Only this time we don’t get to turn downwind and get a ride. Instead we keep Psyche headed  right into it and get breaking waves, each one bringing many gallons of water into the cockpit. The water is 57 degrees. Gosh. It is sounding pretty grim.

But, this is Cal-40 weather. We have a fantastic bullet-proof # 3 jib. Just a knife blade in that blasting wind. We double reef the mainsail. Steve Calhoun, the loving owner has checked and rechecked every fitting every shroud.  Not tested, mind you, but checked.  Then it is just how well do we, the crew, maintain our stomach for the race. Don’t get me started on the stomach thing.

More on waves, next blog!

 

5 thoughts on “Waves

  1. Brother Bill!
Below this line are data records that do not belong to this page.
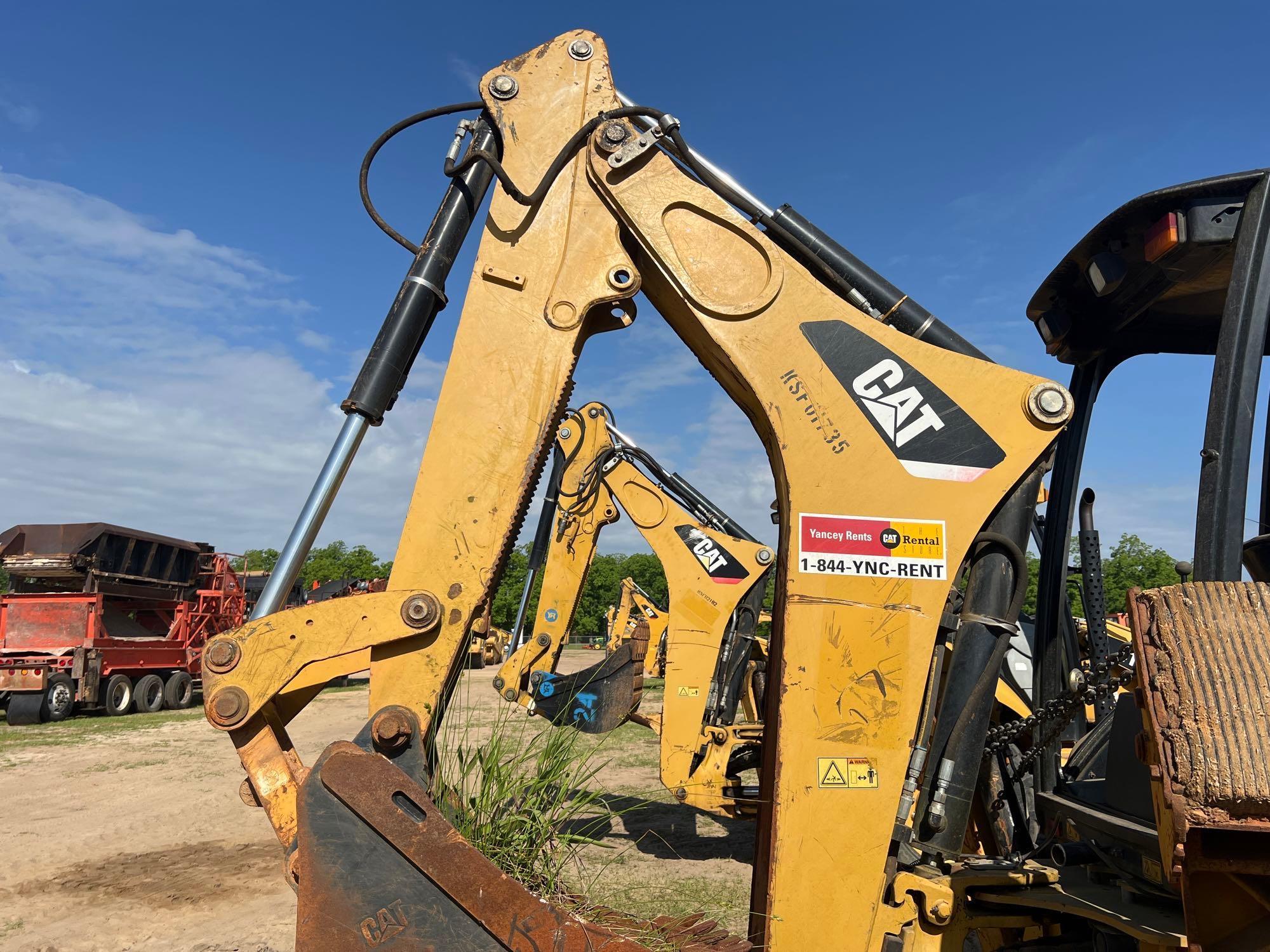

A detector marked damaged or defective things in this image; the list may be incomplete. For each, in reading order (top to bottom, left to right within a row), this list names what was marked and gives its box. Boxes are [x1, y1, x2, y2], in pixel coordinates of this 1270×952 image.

rusty metal component [401, 594, 442, 630]
rusty metal component [204, 637, 241, 675]
rusty metal component [206, 691, 248, 726]
rusty metal component [368, 711, 411, 751]
rusty metal component [1133, 581, 1270, 949]
rusty metal component [300, 746, 655, 952]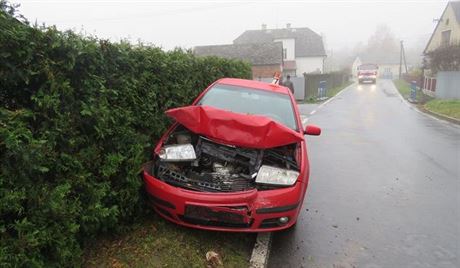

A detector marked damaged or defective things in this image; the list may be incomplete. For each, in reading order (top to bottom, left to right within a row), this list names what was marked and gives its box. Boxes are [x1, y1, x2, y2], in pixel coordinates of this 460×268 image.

crumpled car hood [166, 104, 306, 149]
broken headlight [158, 144, 196, 161]
crashed red car [143, 77, 320, 232]
broken headlight [253, 164, 300, 185]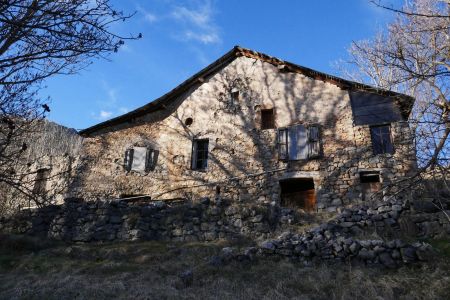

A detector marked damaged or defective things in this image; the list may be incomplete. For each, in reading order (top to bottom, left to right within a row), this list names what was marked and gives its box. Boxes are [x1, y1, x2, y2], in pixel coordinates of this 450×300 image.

broken window [124, 147, 157, 172]
broken window [192, 139, 209, 170]
broken window [278, 124, 320, 161]
broken window [370, 125, 394, 156]
broken window [32, 169, 50, 195]
broken window [278, 178, 316, 211]
broken window [358, 171, 380, 202]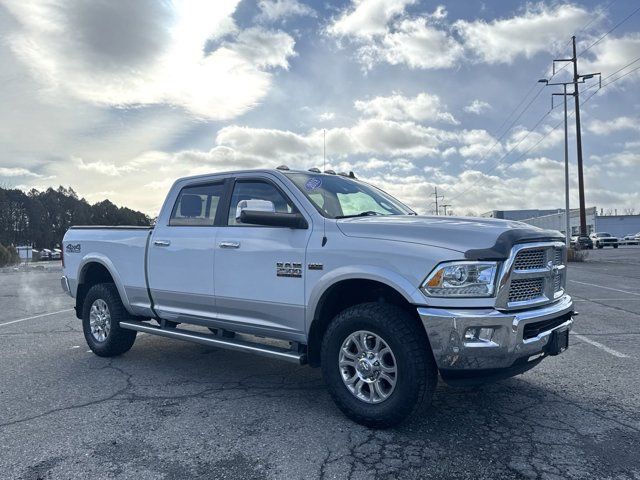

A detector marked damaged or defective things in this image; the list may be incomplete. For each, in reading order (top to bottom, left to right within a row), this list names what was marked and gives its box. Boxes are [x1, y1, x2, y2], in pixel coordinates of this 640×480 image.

cracked pavement [1, 251, 640, 480]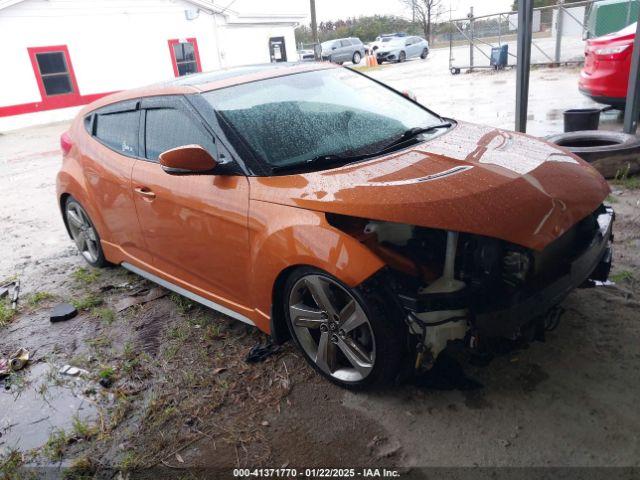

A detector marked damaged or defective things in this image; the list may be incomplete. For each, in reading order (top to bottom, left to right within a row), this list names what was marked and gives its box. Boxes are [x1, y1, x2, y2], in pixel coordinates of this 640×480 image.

front end damage [330, 205, 616, 368]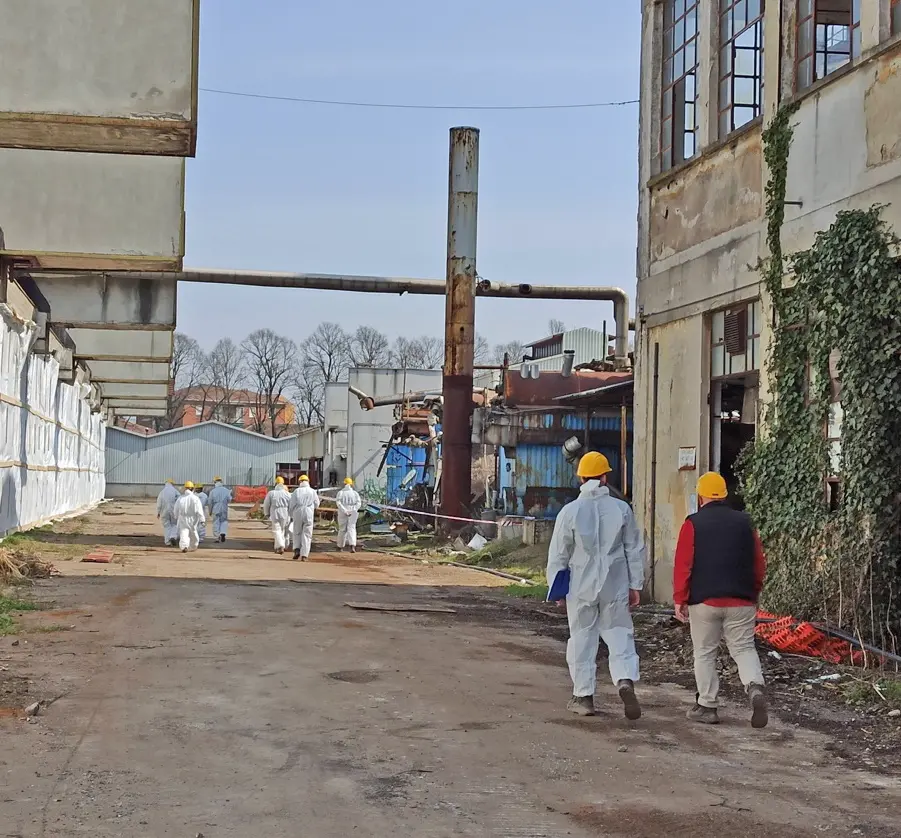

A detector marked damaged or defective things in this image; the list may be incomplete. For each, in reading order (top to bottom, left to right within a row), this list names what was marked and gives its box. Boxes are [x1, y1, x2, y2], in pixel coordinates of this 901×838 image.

rusted metal sheet [502, 372, 628, 408]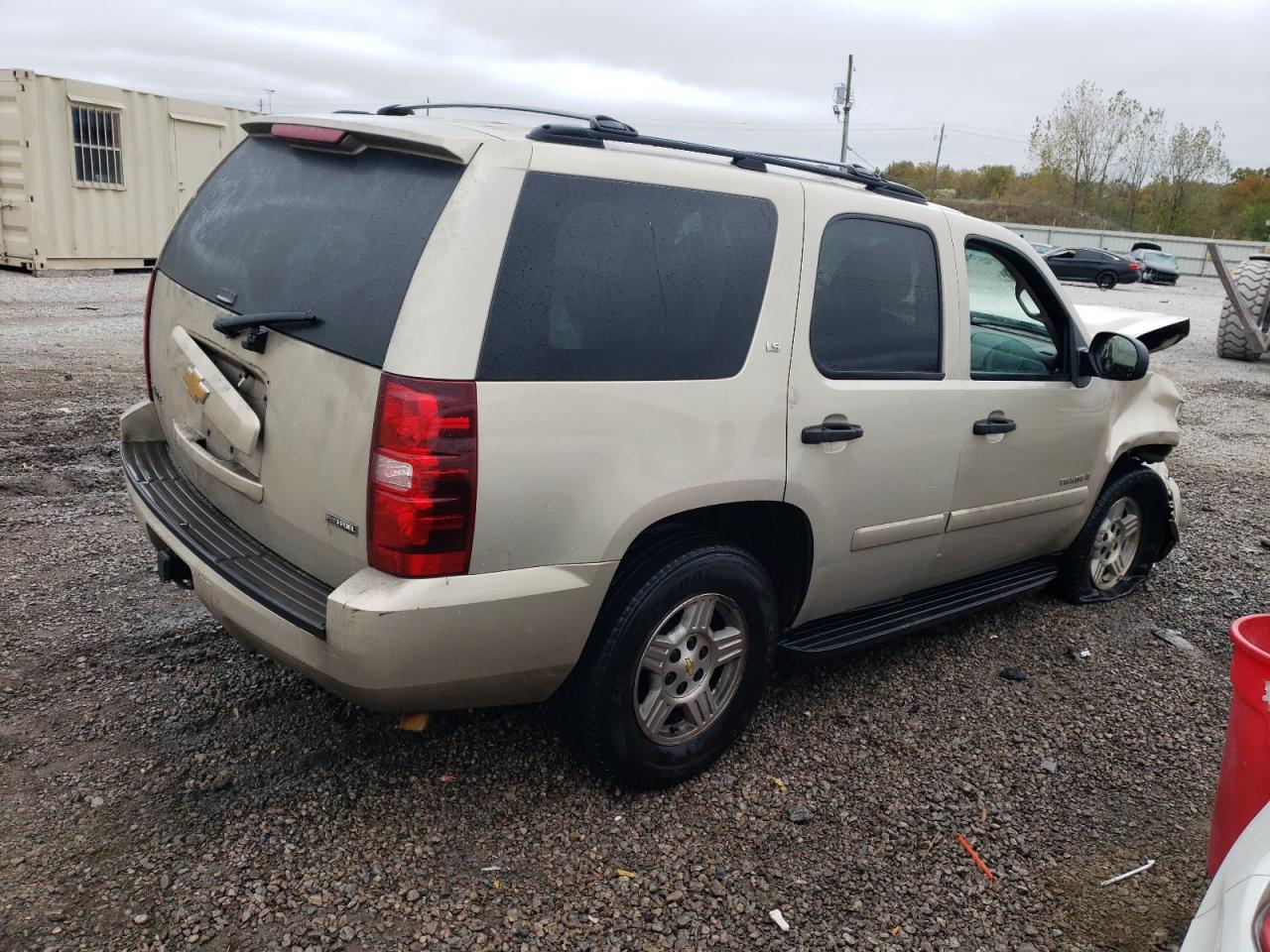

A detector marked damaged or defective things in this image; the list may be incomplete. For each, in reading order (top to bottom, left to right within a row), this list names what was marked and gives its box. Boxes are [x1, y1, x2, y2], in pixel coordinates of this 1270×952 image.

damaged chevrolet tahoe [121, 104, 1191, 789]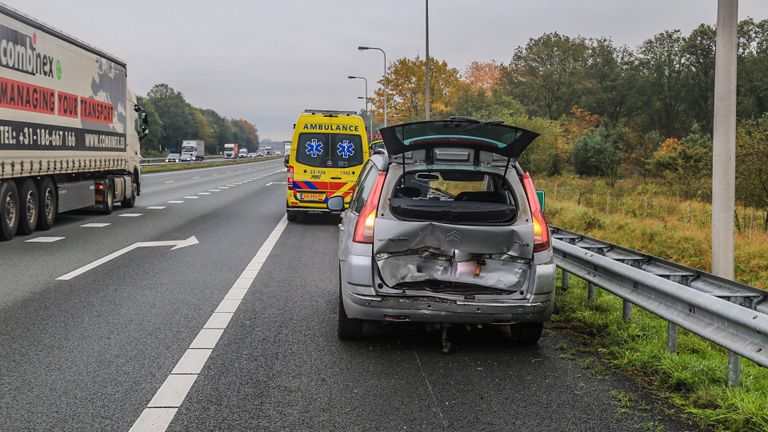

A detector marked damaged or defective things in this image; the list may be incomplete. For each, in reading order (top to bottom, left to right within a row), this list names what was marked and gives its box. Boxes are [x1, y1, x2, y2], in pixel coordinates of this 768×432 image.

silver damaged car [328, 117, 556, 348]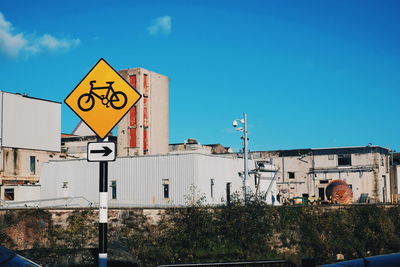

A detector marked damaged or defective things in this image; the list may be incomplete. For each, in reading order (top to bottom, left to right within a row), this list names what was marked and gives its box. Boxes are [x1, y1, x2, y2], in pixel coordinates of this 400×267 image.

rusty metal structure [324, 180, 354, 205]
What a great read! Howie read this to me just before lights out and I turn to him and say, “Is this true? Were things really like that?” He says, “Oh yeah, it was hairy.” Good on ya for sharing this story and good on ya for a safe trip.

    Like

  2. Susan Heidel says:

    What an amazing read! You made me feel just like I was there with you – and although I only have very minor and amateur sailing experience – I like to think that my imagination did your story justice! Look forward to the next one! Godspeed!